[[ Extract open ]]

Why the kitchen is heart of the home
When you think of your dream home – or perhaps even your more flawed, but tangible actual home – what do you consider to be the heart of it? When you were growing up, did your family congregate in the living room, or in the crumby, over-lit mess of the kitchen? And do you do the same? None of these questions are Hinge prompts, although they ought to be. There are, perhaps, two kinds of people in this world: living room people and kitchen people. Finding out who is who is, I believe, the crux to getting to know someone well, and quickly. How can you truly judge your compatibility with someone if you don’t know whether they see a kitchen as the heart of their home? I was recently relieved and delighted to find out my boyfriend is also a kitchen person.
In my fondest recollections of growing up, it was always the kitchen – my granny’s kitchen, in fact – that we congregated in, that hummed with life and energy and love. My earliest memories are sitting there, eating thick toast slathered in Kerrygold and trying to get involved, while around me the people I knew best in the world gossiped, laughed, played card games and smoked incessantly (It was the 90s!). If we ever decamped to the living room, this meant something very bad and wrong was happening. Possibly a funeral. It’s little wonder that as an adult I’ve attempted to recreate this, eating breakfast perching on shared counter space, constantly running the radio in the background while trying to entice stray cats through the back door.
That the shared kitchen has become a necessity is, if not a silver lining of the housing crisis exactly, then at least a serendipitous, pleasant quirk of private renting. Having left our family homes, we find ourselves moving into increasingly anonymous spaces, dividing our living spaces into smaller and smaller boxes (landlords would call these ‘rooms’, although sometimes I am not sure that they can be legally named as such). Sequestered into bedrooms, with living room politics too sensitive to breach – how to divide a Netflix account between six people, and ensure that they all avoid spoilers in unison? – we’ve found ourselves in the kitchen again. The only truly shared space for a generation resigned to eternal communal living, it’s in kitchens that we pre-drink and cook together, gossip over toast in the morning, squabble over who’s used whose KeepCup before rushing out to work – everything that I remember from my childhood except chain-smoking (it is no longer the 90s).
It’s an understatement to say millennials’ endless shared living is not perfect. There are times when it feels like a life sentence. There are other times when it feels like the platonic ideal of a commune, a WhatsApp group with your friends briefly brought to life. Our kitchens are hubs of family – chosen or blood – and community. It is why it’s so easy to put your hands on so many quotes about the space, from the literary to the saccharine. From your mum’s painfully unchic “in this kitchen we dance, sing, laugh…” corkboard, hanging next to a fridge overladen with kitsch magnets and family photos, to Alfred Hitchcock’s often-attributed kitchenalia quote: “Happiness is a small house, with a big kitchen.” Anthony Bourdain went so far as to designate the space its own language: “kitchenese”. I, for one, am fluent.

[[ Extract closed ]]
[[ Given information open ]]

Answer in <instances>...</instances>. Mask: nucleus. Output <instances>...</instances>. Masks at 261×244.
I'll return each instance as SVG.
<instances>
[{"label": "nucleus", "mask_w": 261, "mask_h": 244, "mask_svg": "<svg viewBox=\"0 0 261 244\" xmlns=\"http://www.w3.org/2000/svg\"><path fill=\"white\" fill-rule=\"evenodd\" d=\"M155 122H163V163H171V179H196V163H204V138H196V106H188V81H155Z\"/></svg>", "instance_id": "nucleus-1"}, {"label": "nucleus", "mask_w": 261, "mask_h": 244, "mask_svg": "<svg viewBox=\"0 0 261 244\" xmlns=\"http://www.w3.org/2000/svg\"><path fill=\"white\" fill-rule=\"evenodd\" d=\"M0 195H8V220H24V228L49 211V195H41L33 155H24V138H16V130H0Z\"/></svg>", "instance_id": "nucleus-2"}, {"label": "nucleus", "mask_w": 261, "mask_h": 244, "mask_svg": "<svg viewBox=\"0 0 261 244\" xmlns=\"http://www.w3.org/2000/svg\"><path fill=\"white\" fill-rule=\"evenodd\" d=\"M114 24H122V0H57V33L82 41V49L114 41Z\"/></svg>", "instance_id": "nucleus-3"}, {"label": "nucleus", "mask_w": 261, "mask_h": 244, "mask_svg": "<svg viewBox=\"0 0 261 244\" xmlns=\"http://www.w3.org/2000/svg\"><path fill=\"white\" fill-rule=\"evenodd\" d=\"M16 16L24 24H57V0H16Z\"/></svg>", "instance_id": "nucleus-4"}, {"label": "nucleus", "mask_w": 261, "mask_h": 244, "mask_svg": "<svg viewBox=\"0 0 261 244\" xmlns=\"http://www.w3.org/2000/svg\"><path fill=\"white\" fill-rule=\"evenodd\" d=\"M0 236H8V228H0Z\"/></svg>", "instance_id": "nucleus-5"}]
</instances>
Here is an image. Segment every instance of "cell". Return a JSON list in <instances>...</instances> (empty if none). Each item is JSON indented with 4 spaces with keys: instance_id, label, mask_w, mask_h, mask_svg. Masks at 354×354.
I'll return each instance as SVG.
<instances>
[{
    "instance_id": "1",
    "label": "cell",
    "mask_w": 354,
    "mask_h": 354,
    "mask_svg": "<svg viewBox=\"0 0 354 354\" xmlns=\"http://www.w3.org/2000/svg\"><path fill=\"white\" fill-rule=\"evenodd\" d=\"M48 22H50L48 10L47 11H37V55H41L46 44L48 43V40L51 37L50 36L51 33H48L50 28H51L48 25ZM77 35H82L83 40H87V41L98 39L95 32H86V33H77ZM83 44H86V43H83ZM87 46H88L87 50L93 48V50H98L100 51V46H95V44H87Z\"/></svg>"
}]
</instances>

[[ Given information closed ]]

> **Assignment**
Copy the text on kitchens between "Why the kitchen" and "a kitchen person.", inclusive, changing "boyfriend" to "partner".

> **Response area**
Why the kitchen is heart of the home
When you think of your dream home – or perhaps even your more flawed, but tangible actual home – what do you consider to be the heart of it? When you were growing up, did your family congregate in the living room, or in the crumby, over-lit mess of the kitchen? And do you do the same? None of these questions are Hinge prompts, although they ought to be. There are, perhaps, two kinds of people in this world: living room people and kitchen people. Finding out who is who is, I believe, the crux to getting to know someone well, and quickly. How can you truly judge your compatibility with someone if you don’t know whether they see a kitchen as the heart of their home? I was recently relieved and delighted to find out my partner is also a kitchen person.